** begin **

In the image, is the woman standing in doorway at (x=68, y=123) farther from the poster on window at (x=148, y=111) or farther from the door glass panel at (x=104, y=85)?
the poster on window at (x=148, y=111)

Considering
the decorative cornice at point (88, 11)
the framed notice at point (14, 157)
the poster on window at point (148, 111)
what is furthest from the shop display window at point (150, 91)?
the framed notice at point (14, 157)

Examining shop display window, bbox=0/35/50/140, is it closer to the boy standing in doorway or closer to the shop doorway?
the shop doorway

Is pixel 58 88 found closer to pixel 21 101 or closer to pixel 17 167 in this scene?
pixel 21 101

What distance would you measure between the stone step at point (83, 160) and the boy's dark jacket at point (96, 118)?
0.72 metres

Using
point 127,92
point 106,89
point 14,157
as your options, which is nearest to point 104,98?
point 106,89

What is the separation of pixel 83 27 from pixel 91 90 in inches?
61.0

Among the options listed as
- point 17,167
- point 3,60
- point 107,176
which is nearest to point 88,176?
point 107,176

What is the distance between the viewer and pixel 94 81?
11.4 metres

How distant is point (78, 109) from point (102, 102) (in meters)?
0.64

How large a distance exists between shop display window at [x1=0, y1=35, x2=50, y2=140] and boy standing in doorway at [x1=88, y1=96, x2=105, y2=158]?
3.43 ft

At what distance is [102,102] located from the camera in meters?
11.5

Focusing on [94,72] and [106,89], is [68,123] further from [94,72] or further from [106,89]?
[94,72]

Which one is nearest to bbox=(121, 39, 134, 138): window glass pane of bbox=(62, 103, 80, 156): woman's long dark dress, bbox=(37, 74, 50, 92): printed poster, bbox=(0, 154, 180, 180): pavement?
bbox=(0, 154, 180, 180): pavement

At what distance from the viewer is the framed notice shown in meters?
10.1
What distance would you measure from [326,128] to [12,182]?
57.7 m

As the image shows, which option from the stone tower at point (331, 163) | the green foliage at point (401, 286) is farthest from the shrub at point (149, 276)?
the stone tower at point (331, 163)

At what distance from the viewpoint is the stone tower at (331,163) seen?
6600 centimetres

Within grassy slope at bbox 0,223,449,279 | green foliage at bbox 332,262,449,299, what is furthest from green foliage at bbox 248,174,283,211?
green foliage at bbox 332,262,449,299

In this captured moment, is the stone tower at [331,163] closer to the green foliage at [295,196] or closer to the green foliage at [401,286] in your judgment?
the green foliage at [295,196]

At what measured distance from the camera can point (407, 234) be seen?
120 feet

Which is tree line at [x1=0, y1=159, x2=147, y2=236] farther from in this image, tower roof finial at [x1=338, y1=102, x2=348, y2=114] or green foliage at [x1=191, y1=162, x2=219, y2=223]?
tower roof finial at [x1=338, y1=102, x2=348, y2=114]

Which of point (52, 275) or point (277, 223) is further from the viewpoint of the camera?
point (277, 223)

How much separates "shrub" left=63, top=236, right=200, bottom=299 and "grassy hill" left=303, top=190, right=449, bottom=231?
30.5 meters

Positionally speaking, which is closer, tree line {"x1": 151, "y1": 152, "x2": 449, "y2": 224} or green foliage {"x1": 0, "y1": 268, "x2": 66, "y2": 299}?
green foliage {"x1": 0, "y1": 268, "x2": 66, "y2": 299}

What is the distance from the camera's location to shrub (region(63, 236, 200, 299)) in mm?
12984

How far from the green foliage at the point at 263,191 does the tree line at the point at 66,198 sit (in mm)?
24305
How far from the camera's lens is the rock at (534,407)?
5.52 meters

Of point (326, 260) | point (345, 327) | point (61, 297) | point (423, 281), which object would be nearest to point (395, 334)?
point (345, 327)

** end **

__WHAT YOU SHOULD DO__:
Return the lines of the listing above exactly as they appear, starting with the line that contains "At what distance is" and continuing through the line that contains "30.5 meters", with both of those lines included.

__SOLUTION FOR THIS TASK__:
At what distance is [102,102] located from the camera in meters?
11.5

Focusing on [94,72] and [106,89], is [68,123] further from [94,72] or further from [106,89]?
[94,72]

Which one is nearest to bbox=(121, 39, 134, 138): window glass pane of bbox=(62, 103, 80, 156): woman's long dark dress, bbox=(37, 74, 50, 92): printed poster, bbox=(0, 154, 180, 180): pavement?
bbox=(0, 154, 180, 180): pavement

At what distance from the viewer is the framed notice shown in meters?
10.1
What distance would you measure from [326,128] to [12,182]?
57.7 m

As the image shows, which option from the stone tower at point (331, 163) | the green foliage at point (401, 286) is farthest from the shrub at point (149, 276)?
the stone tower at point (331, 163)

At what distance from the viewpoint is the stone tower at (331,163) seen?
6600 centimetres

Within grassy slope at bbox 0,223,449,279 | green foliage at bbox 332,262,449,299, what is furthest from green foliage at bbox 248,174,283,211?
green foliage at bbox 332,262,449,299

In this captured moment, is the stone tower at [331,163] closer to the green foliage at [295,196] or closer to the green foliage at [401,286] in your judgment?
the green foliage at [295,196]

At what measured distance from the camera can point (407, 234) be seen?
120 feet

Which is tree line at [x1=0, y1=159, x2=147, y2=236] farther from in this image, tower roof finial at [x1=338, y1=102, x2=348, y2=114] or green foliage at [x1=191, y1=162, x2=219, y2=223]?
tower roof finial at [x1=338, y1=102, x2=348, y2=114]

Which of point (52, 275) or point (277, 223) is further from the viewpoint of the camera?
point (277, 223)

How much separates "shrub" left=63, top=236, right=200, bottom=299 and "grassy hill" left=303, top=190, right=449, bottom=231?
30.5 meters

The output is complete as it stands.